▶ **GIVEN EXERCISE**:
Put every line of the data below into a JSON list of strings, one string per line, and leave out the blank lines.

_ _ _ _ _

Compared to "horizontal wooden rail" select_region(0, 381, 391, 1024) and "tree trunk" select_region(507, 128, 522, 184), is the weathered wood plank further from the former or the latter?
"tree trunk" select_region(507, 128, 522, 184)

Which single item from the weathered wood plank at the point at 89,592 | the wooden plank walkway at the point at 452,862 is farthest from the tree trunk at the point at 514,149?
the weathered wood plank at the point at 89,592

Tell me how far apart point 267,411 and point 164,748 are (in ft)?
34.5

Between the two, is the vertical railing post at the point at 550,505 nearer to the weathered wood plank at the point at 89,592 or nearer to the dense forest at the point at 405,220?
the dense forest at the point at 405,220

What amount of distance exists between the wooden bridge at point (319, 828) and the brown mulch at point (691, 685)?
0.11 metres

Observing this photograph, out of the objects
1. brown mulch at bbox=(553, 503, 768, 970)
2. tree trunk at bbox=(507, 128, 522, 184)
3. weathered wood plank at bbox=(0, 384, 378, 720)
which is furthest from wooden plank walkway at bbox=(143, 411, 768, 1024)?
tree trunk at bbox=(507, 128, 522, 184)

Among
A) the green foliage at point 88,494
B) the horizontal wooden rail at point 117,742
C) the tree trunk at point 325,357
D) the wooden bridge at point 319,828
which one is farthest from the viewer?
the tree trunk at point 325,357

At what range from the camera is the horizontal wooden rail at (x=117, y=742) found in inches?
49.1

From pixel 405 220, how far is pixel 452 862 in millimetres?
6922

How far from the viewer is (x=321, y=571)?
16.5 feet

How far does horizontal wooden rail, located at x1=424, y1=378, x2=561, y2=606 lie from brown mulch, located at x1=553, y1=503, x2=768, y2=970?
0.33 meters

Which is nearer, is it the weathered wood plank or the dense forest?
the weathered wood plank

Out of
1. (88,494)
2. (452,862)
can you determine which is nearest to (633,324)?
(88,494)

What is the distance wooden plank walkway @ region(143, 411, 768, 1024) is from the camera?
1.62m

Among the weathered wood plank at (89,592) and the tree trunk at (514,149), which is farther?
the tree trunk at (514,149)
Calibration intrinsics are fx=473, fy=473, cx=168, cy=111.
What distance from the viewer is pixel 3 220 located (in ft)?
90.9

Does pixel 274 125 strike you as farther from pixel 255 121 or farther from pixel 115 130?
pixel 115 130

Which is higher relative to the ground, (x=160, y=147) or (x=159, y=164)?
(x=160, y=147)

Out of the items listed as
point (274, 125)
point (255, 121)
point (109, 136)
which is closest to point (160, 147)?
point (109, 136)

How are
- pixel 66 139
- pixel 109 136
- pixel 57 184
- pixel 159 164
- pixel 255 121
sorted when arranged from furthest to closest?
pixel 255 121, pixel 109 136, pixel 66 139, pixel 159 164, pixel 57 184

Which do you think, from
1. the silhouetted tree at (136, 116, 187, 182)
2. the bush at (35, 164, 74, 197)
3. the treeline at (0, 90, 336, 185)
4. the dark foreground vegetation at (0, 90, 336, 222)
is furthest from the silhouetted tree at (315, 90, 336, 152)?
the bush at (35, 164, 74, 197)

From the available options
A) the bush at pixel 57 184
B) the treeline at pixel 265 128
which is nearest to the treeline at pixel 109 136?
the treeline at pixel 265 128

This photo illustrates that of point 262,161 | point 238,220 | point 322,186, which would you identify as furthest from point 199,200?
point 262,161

_ _ _ _ _

▶ **SOLUTION TO THIS PROBLEM**:
[
  "Compared to \"horizontal wooden rail\" select_region(0, 381, 391, 1024) and \"tree trunk\" select_region(507, 128, 522, 184), is the weathered wood plank further from the former or the latter?",
  "\"tree trunk\" select_region(507, 128, 522, 184)",
  "Which single item from the weathered wood plank at the point at 89,592 | the wooden plank walkway at the point at 452,862 is farthest from the tree trunk at the point at 514,149?",
  "the weathered wood plank at the point at 89,592",
  "Tell me how far apart point 267,411 and point 164,748 are (in ft)?",
  "34.5",
  "Between the two, is the vertical railing post at the point at 550,505 nearer to the weathered wood plank at the point at 89,592 or nearer to the dense forest at the point at 405,220?",
  "the dense forest at the point at 405,220",
  "What amount of distance exists between the wooden bridge at point (319, 828) and the brown mulch at point (691, 685)?",
  "0.11 metres",
  "Observing this photograph, out of the objects",
  "1. brown mulch at bbox=(553, 503, 768, 970)",
  "2. tree trunk at bbox=(507, 128, 522, 184)",
  "3. weathered wood plank at bbox=(0, 384, 378, 720)",
  "which is furthest from wooden plank walkway at bbox=(143, 411, 768, 1024)?",
  "tree trunk at bbox=(507, 128, 522, 184)",
  "Among",
  "A) the green foliage at point 88,494",
  "B) the horizontal wooden rail at point 117,742",
  "C) the tree trunk at point 325,357",
  "D) the wooden bridge at point 319,828",
  "which one is farthest from the viewer?",
  "the tree trunk at point 325,357",
  "At what range from the camera is the horizontal wooden rail at (x=117, y=742) found in inches?",
  "49.1",
  "From pixel 405 220, how far is pixel 452 862 in millimetres?",
  "6922",
  "How far from the viewer is (x=321, y=571)?",
  "16.5 feet",
  "How far does horizontal wooden rail, located at x1=424, y1=378, x2=561, y2=606 lie from brown mulch, located at x1=553, y1=503, x2=768, y2=970?",
  "0.33 meters",
  "Which is nearer, is it the weathered wood plank or the dense forest?",
  "the weathered wood plank",
  "Out of",
  "1. (88,494)",
  "2. (452,862)",
  "can you determine which is nearest to (633,324)?",
  "(88,494)",
  "What is the distance wooden plank walkway @ region(143, 411, 768, 1024) is from the camera?",
  "1.62m",
  "Among the weathered wood plank at (89,592) and the tree trunk at (514,149), which is farther?",
  "the tree trunk at (514,149)",
  "Calibration intrinsics are fx=473, fy=473, cx=168, cy=111.",
  "What distance from the viewer is pixel 3 220 located (in ft)?",
  "90.9",
  "Does pixel 274 125 strike you as farther from pixel 255 121 or farther from pixel 115 130?",
  "pixel 115 130",
  "Which is higher relative to the ground, (x=160, y=147) or (x=159, y=164)?",
  "(x=160, y=147)",
  "Out of the items listed as",
  "point (274, 125)",
  "point (255, 121)",
  "point (109, 136)",
  "which is closest to point (160, 147)?",
  "point (109, 136)",
  "How are",
  "- pixel 66 139",
  "- pixel 109 136",
  "- pixel 57 184",
  "- pixel 159 164",
  "- pixel 255 121",
  "sorted when arranged from furthest to closest?",
  "pixel 255 121, pixel 109 136, pixel 66 139, pixel 159 164, pixel 57 184",
  "Which do you think, from",
  "1. the silhouetted tree at (136, 116, 187, 182)",
  "2. the bush at (35, 164, 74, 197)",
  "3. the treeline at (0, 90, 336, 185)",
  "4. the dark foreground vegetation at (0, 90, 336, 222)",
  "is furthest from the silhouetted tree at (315, 90, 336, 152)?",
  "the bush at (35, 164, 74, 197)",
  "From the available options",
  "A) the bush at pixel 57 184",
  "B) the treeline at pixel 265 128",
  "which is nearest to the treeline at pixel 109 136?",
  "the treeline at pixel 265 128",
  "This photo illustrates that of point 262,161 | point 238,220 | point 322,186, which would you identify as furthest from point 199,200?",
  "point 262,161"
]